Escludendo il picco di ascolti durante la fase più acuta della pandemia, per quanto riguarda i telegiornali della sera, si passa da 14,28 milioni di telespettatori a giugno 2019 ai 12,61 del giugno 2022. Pari ad un calo del 11.7%.
Ma non sono solamente i telegiornali a registrare un calo. In base ai dati Auditel [ultimo disponibile ottobre] abbiamo ricostruito gli ascolti nei primi dieci mesi del 2022 nelle tre fasce orarie nelle quali si concentrano i maggiori ascolti televisivi: pranzo, cena e il cosiddetto prime time.
Il calo degli ascolti è costante, e significativo. Escludendo i mesi estivi, che naturalmente risentono del calo stagionale legato ad una maggiore propensione delle persone ad uscire di casa, ad esempio, ad aprile del 2021 nella fascia oraria dalle 12:00 alle 15:00 vi erano 14,7 milioni di italiani davanti al piccolo schermo. A aprile di quest’anno sono stati 12,5 milioni. Ossia il 14.96% in meno.
A febbraio, mese nel quale vi sono mediamente molte più persone davanti alla TV, nel 2021, nella fascia oraria tra le 18:00 e le 20:30, vi erano 20,1 milioni di telespettatori. A febbraio 2022 sono stati invece 18,7 milioni. Pari al – 6.95%.
Ed ancora, a ottobre 2021, nel prime time, 23,5 milioni di italiani guardavano la televisione. A ottobre 2022 sono diventati 20,3 milioni. 2,3 milioni in meno [- 13.61%]. Potremmo continuare nell’elenco di dati che testimoniano il calo degli ascolti televisivi della TV lineare, nonostante i dati Auditel includano sia gli ascolti live che quelli Vosdal [Viewing On Same Day As Live] e quelli del TS [time shifted] cumulato.
Esaminando i valori medi giornalieri da inizio anno, nella prima metà dell’anno gli spettatori nel “giorno medio” sono stati pari a 8,87 milioni, in flessione di circa un milione [pari a -10.2%] rispetto al corrispondente valore del 2021 [9,87 milioni]. Nel “prime time”, invece, la flessione è stata più intensa, pari a 2,8 milioni [da 23,47 milioni del primo semestre 2021 a 20,67 milioni del corrispondente periodo del 2022 [-11.9%].

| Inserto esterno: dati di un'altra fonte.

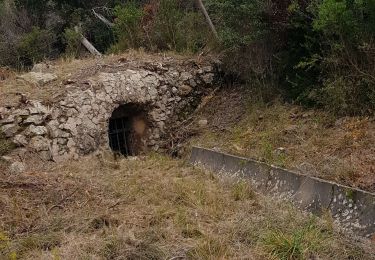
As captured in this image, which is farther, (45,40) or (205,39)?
(45,40)

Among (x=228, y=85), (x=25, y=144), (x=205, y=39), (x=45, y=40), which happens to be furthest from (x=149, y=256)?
(x=45, y=40)

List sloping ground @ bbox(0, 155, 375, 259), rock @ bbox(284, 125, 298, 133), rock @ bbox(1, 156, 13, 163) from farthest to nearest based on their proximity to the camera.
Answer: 1. rock @ bbox(1, 156, 13, 163)
2. rock @ bbox(284, 125, 298, 133)
3. sloping ground @ bbox(0, 155, 375, 259)

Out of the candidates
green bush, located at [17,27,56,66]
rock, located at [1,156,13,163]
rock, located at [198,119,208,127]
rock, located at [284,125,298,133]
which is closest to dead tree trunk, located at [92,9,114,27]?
green bush, located at [17,27,56,66]

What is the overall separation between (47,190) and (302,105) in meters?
4.24

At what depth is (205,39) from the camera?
10.9m

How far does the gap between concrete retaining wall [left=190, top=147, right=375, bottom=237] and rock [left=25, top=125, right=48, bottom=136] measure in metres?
2.94

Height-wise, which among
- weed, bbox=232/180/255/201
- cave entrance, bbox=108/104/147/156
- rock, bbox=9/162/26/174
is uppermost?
weed, bbox=232/180/255/201

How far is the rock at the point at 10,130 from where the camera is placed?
7.73 metres

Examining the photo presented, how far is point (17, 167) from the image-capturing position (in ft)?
24.1

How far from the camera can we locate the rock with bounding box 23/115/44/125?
794 centimetres

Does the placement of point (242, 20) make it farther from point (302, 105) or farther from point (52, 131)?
point (52, 131)

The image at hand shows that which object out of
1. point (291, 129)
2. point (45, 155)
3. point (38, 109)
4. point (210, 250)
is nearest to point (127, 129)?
point (38, 109)

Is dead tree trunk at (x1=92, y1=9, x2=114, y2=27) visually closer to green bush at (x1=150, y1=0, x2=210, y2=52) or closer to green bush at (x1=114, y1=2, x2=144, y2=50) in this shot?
green bush at (x1=114, y1=2, x2=144, y2=50)

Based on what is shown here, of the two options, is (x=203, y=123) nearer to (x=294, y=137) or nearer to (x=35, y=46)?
(x=294, y=137)
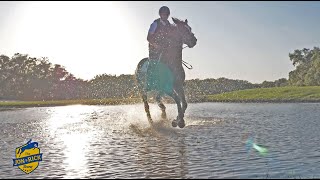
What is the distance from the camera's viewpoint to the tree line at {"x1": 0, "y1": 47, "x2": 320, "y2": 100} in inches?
2889

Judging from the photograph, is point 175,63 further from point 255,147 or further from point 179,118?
point 255,147

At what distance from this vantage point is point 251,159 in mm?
8633

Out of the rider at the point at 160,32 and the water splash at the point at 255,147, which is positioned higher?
the rider at the point at 160,32

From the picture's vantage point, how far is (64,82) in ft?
276

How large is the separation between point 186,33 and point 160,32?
33.9 inches

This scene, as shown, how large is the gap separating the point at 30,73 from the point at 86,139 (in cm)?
7207

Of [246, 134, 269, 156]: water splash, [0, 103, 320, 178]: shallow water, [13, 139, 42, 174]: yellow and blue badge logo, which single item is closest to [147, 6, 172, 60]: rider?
[0, 103, 320, 178]: shallow water

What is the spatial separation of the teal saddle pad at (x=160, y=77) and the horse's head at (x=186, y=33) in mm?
1026

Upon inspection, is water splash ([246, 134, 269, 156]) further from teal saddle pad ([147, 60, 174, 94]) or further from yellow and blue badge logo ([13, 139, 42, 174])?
yellow and blue badge logo ([13, 139, 42, 174])

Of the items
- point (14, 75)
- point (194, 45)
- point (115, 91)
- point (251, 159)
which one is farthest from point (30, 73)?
point (251, 159)

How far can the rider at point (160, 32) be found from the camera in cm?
1426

Certo, mancano gli ascolti della TV non lineare, per i quali però Auditel avverte che la misurazione degli ascolti digitali sui device non è sommabile alla misurazione degli ascolti TV sugli individui, e bisogna attendere l’arrivo della cosiddetta total audience della televisione, che permetterà di conoscere, ad esempio, il numero e il profilo degli ascoltatori unici di una determinata campagna pubblicitaria o di un determinato contenuto editoriale, indipendentemente dalla modalità di visione e dal dispositivo su cui avviene la visione.
In attesa di tali dati, ci si può fare però un’idea vedendo i dati diffusi da Publitalia che parla di un calo di ascolti, dall’11 settembre al 31 ottobre, del 5.7% sul totale individui, che diventa del 8.5% sugli individui di età compresa tra 15 e 64 anni. E i dati della RAI secondo i quali il numero medio di ascoltatori del live streaming aggiunge dal 5 al 10%.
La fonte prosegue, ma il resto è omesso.